Nel trionfale Mengão di Jorge Jesus, agli attaccanti era concessa molta libertà di movimento: Gabigol, pur partendo nominalmente da centravanti, era solito abbassarsi centralmente o allargandosi sulla destra per partecipare alla costruzione, mentre all’ala sinistra Bruno Henrique spettava il compito di attaccare la profondità tagliando verso l’area di rigore, sfruttando le sue eccezionali doti atletiche.
Torrent, già assistente di Pep Guardiola per undici anni, è un adepto del gioco di posizione e, pur avendo dichiarato di non voler stravolgere da subito l’impianto di gioco costruito dal suo predecessore, sta gradualmente cercando di trasmettere le sue idee alla squadra, che però ha iniziato il campionato a singhiozzo e ha subito una batosta memorabile in Libertadores per mano dell’Independiente del Valle.
Il caso ha voluto che, nei giorni successivi alla partita, Gabigol sia stato bloccato da un infortunio muscolare; Pedro, che fino a quel momento era partito titolare solo due volte nel Brasileirão, si è preso la scena, segnando un gol a partita contro Barcelona SC, Palmeiras, Independiente del Valle e Athletico Paranaense, e una doppietta mercoledì contro lo Sport Recife.
In realtà, nella rivincita contro gli ecuadoregni, terminata 4-0, i due hanno giocato insieme per 45 minuti – prima che Gabigol si fermasse nuovamente per una distorsione alla caviglia destra – e Pedro deve ringraziare proprio lui per la rete realizzata, dato che davanti al portiere gli ha passato il pallone invece di cercare la soluzione personale. Dopo il gol i due si sono abbracciati calorosamente, e non è da escludere che Torrent decida di sciogliere il nodo della concorrenza schierandoli più spesso insieme dal primo minuto.
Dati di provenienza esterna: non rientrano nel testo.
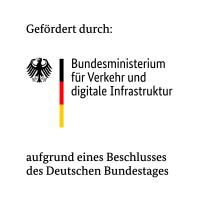 BMVI_Fz_2017_Office_Farbe_de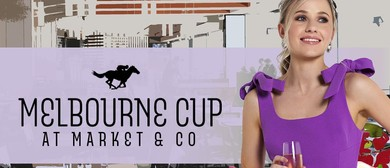Melbourne Cup at Market & Co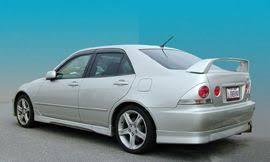 lexus is300 trd 2000 2004 lexus is300 trd rear lip sinex kits
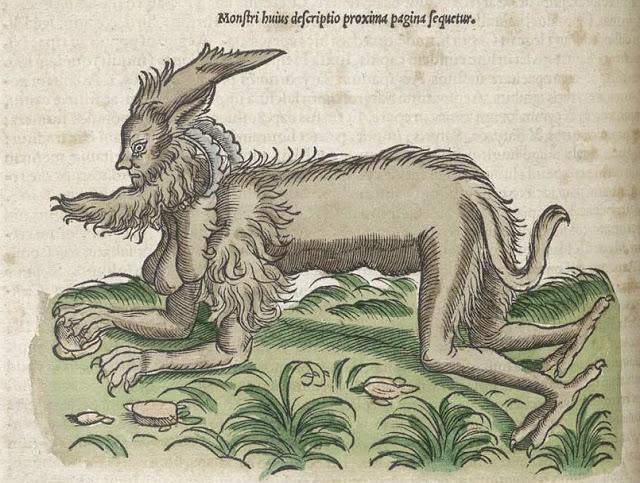 Medieval Monsters - Conrad Gesner's Historiae animalium - satyr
Ciò significherebbe però rinunciare al suo 4-2-3-1, modulo nel quale è invece difficile immaginare un loro impiego simultaneo. Se ciò non avvenisse, la situazione potrebbe farsi complicata per l’ex attaccante dell’Inter: il gioco di Torrent necessita di un riferimento centrale, secondo il principio del gioco di posizione per cui è il pallone che deve arrivare ai giocatori, e non viceversa.
Gabigol rende al meglio quando può attaccare frontalmente la porta e dialogare coi compagni partendo da lontano, mentre va in difficoltà quando riceve spalle alla porta, anche a causa di doti tecniche non di primissimo piano, che mal si conciliano con l’ambizione di riuscire a perforare le difese schierate attraverso fasi di attacco posizionale in cui è fondamentale riuscire a gestire il pallone nello stretto con velocità e precisione. Pedro invece, oltre ad avere una struttura fisica più imponente (è alto 1,86), è abilissimo nel controllare il pallone anche in spazi angusti grazie a una tecnica che anche Montella, lo stesso allenatore che gli concesse 64 minuti in quattro mesi, aveva definito “da brasiliano”.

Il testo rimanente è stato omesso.